→ **Texte extrait**

------------------------------------------------------------

Organismes génétiquement modifiés
La loi passe l’obstacle de l’Assemblée
Après des débats houleux, le projet législatif évolue peu sur le fond
L’architecture globale du projet de loi ne ressort guère modifiée par ce premier passage à l’Assemblée nationale. Sur la forme, un article vient s’ajouter aux quatorze initiaux. Sur le fond, l’opposition a échoué à remettre en cause plusieurs principes forts du projet de loi, au premier rang desquels « la liberté de consommer et de produire avec ou sans OGM ». Le cadre entourant la culture commerciale des plantes transgéniques se dessine peu à peu.
Liberté de consommer « avec ou sans »
Les plaidoyers des élus de l’opposition eurent beau être nombreux, rien ne fit céder le gouvernement ni la majorité. Inscrit dans le projet de loi gouvernemental, le principe de « liberté de consommer et de produire avec ou sans OGM » est maintenu dans la loi. Toutefois, un amendement adopté sur la proposition du député André Chassaigne (PCF) stipule que les OGM doivent être cultivés non seulement dans le respect de l’environnement et de la santé publique, mais également dans le respect « des structures agricoles, des écosystèmes locaux et des filières de production et commerciale qualifiées “ sans organismes génétiquement modifiés ”, et en toute transparence ». Cet amendement doit permettre, aux yeux de la gauche, de donner une base juridique à l’exclusion des OGM de certains territoires, dans le cas où certaines AOC – par exemple – en émettraient le souhait. Sur proposition du député UMP François Grosdidier (Moselle), un autre amendement précise que « la liberté de consommer et de produire avec ou sans OGM » doit se faire « sans que cela nuise à l’intégrité de l’environnement et à la spécificité des cultures traditionnelles et de qualité ». François Fillon a d’ores et déjà annoncé qu’il souhaitait supprimer l’amendement « Chassaigne » lors du vote au Sénat. A l’heure où nous bouclons cette édition de la Dépêche, ce dernier s’apprêtait à réaliser la deuxième lecture du projet de loi, laissant présager d’une modification en substance de l’amendement. L’hémicycle a par ailleurs rejeté un amendement socialiste qui souhaitait étiqueter les produits ou sous-produits d’animaux élevés avec une alimentation composée en tout ou partie d’OGM.

------------------------------------------------------------

→ **Données fournies**
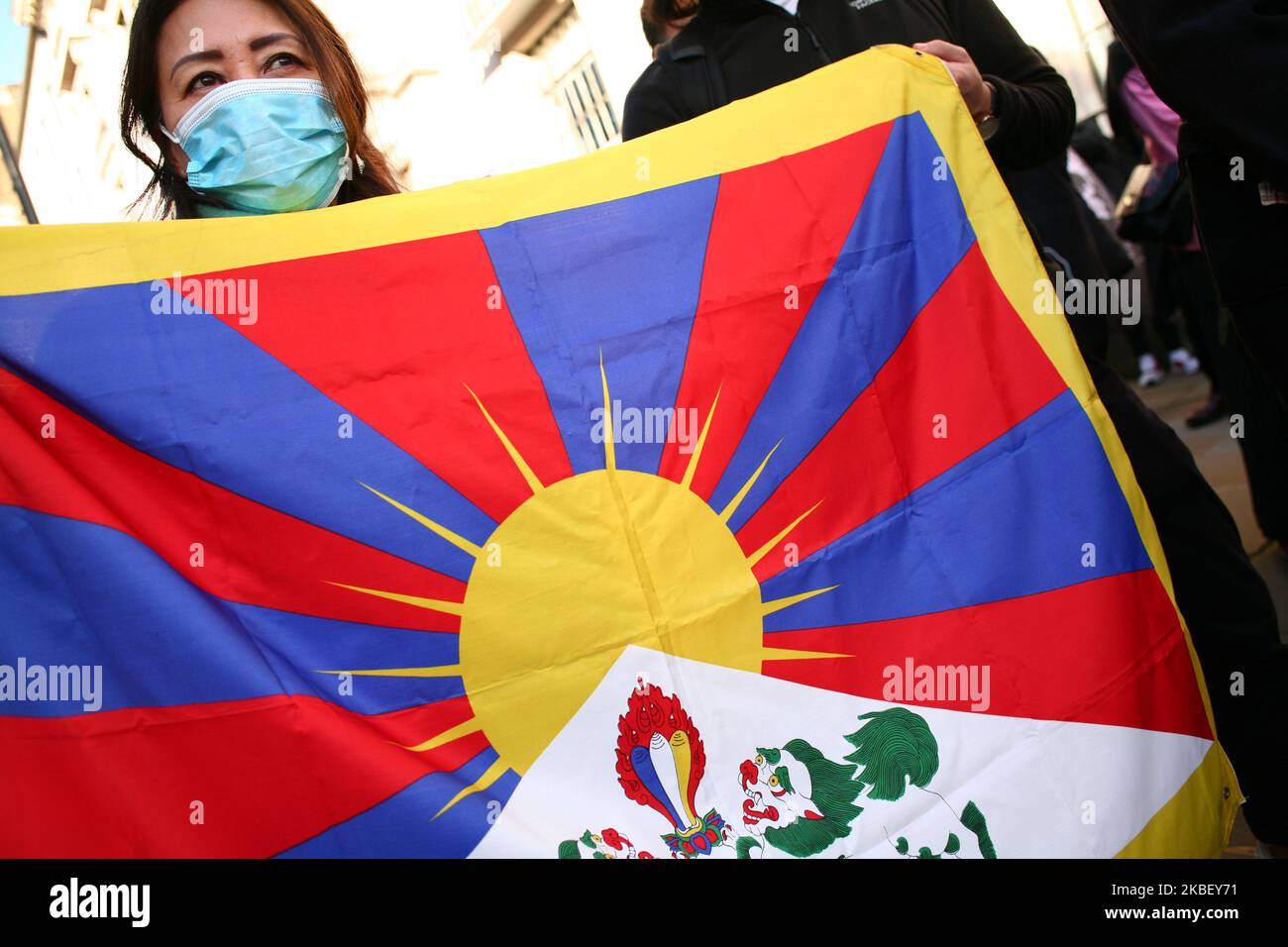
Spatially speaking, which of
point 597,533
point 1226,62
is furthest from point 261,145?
point 1226,62

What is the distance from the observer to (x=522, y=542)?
63.9 inches

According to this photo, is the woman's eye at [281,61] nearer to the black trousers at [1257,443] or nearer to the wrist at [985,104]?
the wrist at [985,104]

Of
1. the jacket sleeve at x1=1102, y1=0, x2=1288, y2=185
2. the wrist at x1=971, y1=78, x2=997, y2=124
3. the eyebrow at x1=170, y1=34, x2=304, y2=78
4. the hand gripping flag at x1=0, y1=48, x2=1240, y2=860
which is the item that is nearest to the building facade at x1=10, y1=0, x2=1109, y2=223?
the eyebrow at x1=170, y1=34, x2=304, y2=78

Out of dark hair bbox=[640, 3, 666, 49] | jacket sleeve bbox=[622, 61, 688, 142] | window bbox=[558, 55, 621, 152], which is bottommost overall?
jacket sleeve bbox=[622, 61, 688, 142]

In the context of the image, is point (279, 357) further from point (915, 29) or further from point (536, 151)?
point (536, 151)

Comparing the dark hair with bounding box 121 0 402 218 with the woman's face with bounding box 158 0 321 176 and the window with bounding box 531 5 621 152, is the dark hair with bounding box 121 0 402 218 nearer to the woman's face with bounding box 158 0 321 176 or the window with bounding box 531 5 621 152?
the woman's face with bounding box 158 0 321 176

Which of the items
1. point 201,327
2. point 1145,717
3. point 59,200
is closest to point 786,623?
point 1145,717

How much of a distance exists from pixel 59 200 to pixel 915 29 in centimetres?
1156

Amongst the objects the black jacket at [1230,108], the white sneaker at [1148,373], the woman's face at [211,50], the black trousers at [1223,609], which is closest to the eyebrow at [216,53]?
the woman's face at [211,50]

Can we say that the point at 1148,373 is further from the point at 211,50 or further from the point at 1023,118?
the point at 211,50

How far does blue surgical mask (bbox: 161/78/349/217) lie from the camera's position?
1909mm

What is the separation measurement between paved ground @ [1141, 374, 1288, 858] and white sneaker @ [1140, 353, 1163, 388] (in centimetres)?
8

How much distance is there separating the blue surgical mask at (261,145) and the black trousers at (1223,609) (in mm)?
1515

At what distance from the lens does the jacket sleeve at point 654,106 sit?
209 cm
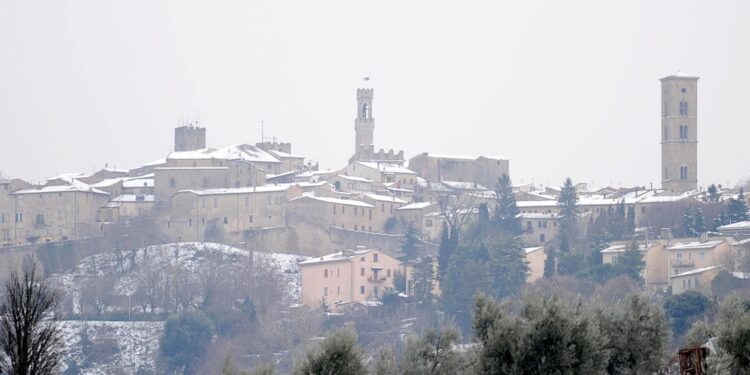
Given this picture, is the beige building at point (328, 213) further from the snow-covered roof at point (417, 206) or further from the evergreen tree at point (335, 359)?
the evergreen tree at point (335, 359)

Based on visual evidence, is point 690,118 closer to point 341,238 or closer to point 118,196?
point 341,238

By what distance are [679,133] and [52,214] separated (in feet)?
87.6

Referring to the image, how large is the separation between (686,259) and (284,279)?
576 inches

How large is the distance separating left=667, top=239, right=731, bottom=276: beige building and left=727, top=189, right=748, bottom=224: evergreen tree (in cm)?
425

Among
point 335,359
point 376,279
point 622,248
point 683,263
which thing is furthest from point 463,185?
point 335,359

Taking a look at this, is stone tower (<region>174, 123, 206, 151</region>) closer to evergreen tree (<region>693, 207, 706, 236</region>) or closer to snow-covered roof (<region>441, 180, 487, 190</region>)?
snow-covered roof (<region>441, 180, 487, 190</region>)

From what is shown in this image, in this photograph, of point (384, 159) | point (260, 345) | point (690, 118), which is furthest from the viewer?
point (384, 159)

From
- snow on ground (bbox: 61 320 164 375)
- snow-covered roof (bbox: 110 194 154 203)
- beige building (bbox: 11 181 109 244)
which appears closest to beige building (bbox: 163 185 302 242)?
snow-covered roof (bbox: 110 194 154 203)

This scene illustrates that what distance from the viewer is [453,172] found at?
89.4 meters

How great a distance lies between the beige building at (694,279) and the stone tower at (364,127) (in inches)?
1145

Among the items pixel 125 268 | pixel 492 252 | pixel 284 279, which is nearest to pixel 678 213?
pixel 492 252

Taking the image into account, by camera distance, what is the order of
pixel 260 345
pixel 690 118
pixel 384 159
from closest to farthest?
pixel 260 345 → pixel 690 118 → pixel 384 159

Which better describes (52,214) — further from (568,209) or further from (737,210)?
(737,210)

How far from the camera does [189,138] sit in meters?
95.1
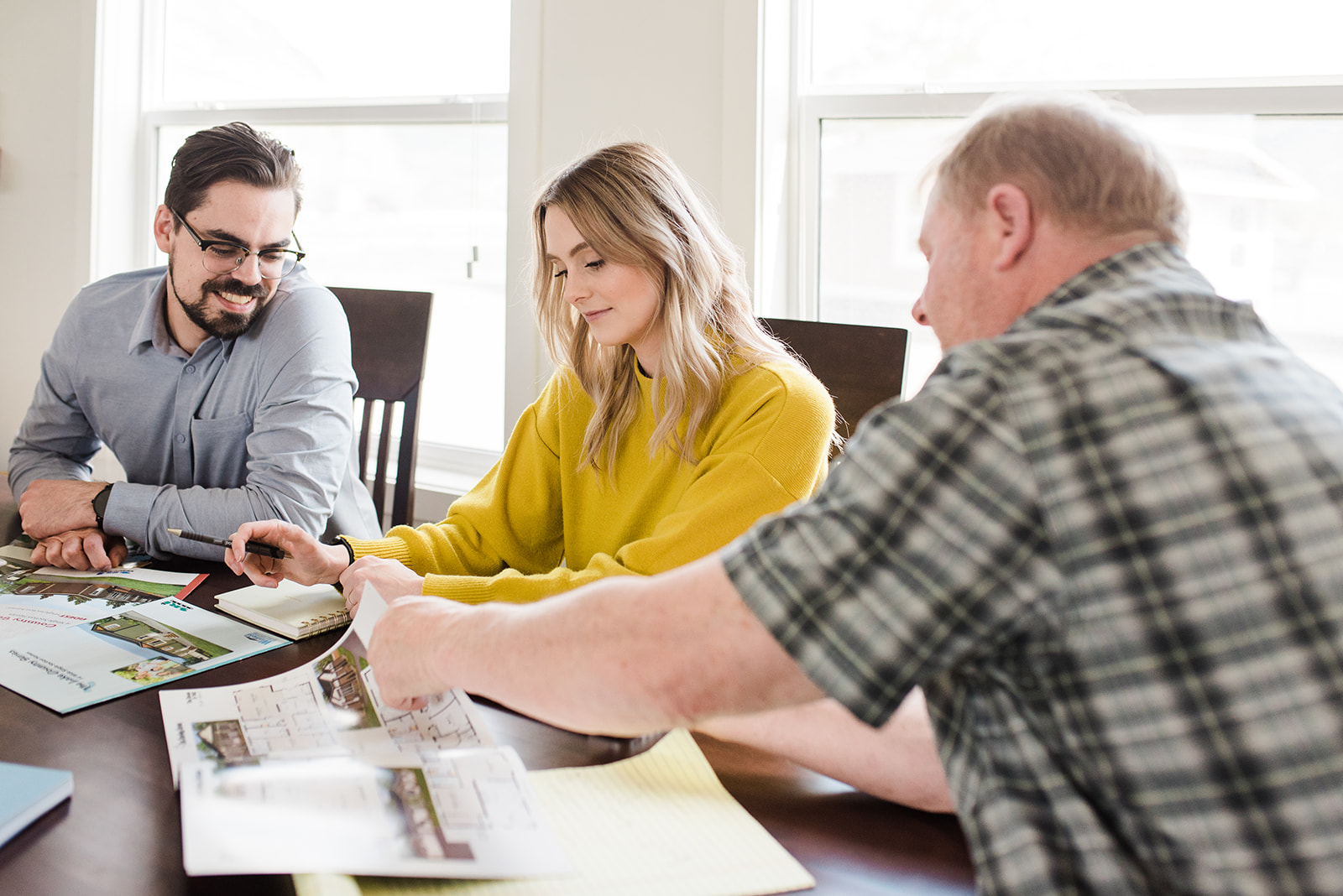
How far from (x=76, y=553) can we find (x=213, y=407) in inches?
15.6

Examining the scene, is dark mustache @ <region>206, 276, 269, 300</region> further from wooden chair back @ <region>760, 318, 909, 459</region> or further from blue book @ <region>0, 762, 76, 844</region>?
blue book @ <region>0, 762, 76, 844</region>

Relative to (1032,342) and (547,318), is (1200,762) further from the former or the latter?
(547,318)

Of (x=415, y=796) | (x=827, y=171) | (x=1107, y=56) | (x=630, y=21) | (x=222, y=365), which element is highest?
(x=630, y=21)

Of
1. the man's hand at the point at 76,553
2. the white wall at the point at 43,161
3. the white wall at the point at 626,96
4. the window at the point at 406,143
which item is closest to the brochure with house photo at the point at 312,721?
the man's hand at the point at 76,553

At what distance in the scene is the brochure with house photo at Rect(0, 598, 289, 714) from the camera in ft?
3.32

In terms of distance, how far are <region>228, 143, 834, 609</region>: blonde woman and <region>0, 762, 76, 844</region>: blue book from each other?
527 mm

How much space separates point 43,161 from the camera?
3283mm

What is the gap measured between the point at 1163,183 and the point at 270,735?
32.8 inches

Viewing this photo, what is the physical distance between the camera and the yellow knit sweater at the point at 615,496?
4.37ft

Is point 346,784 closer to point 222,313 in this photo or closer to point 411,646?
point 411,646

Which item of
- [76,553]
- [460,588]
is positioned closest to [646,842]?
[460,588]

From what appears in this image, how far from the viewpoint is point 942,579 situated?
0.55m

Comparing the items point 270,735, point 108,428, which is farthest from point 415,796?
point 108,428

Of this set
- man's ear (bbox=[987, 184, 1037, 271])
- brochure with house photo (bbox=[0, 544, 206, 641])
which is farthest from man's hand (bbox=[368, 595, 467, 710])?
brochure with house photo (bbox=[0, 544, 206, 641])
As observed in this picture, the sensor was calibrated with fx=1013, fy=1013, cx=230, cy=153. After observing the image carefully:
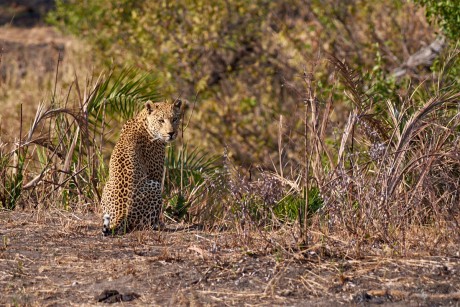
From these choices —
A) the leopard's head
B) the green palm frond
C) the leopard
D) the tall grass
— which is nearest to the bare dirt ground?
the tall grass

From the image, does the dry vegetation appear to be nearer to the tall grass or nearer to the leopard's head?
the tall grass

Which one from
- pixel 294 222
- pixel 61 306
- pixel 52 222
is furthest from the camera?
pixel 52 222

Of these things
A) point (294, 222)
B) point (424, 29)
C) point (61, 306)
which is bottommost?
point (61, 306)

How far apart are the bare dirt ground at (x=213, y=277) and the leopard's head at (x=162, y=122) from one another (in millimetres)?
1648

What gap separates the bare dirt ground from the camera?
5.99 m

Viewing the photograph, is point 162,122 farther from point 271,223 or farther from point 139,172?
point 271,223

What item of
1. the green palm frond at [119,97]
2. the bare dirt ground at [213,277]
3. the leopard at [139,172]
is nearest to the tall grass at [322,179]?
the green palm frond at [119,97]

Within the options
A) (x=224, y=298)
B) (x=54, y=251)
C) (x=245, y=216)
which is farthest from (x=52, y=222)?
(x=224, y=298)

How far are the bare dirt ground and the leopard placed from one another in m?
0.82

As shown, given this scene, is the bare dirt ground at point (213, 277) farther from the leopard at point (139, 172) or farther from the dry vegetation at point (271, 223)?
the leopard at point (139, 172)

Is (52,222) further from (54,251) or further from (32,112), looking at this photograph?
(32,112)

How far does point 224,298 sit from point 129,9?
43.7 feet

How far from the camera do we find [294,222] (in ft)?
22.8

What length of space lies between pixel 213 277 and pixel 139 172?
7.42 feet
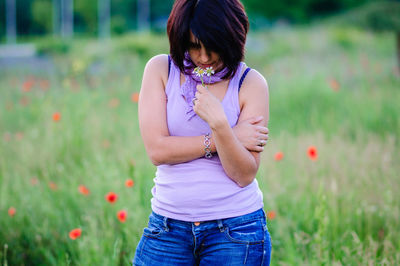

------------------------------------------------------------

→ **Consigne**
D'après le texte extrait, quel amendement François Fillon a-t-il annoncé vouloir supprimer lors du vote au Sénat ? Les items présentés n'ont aucun rapport avec le texte extrait.

→ **Corrigé**
L'amendement « Chassaigne ».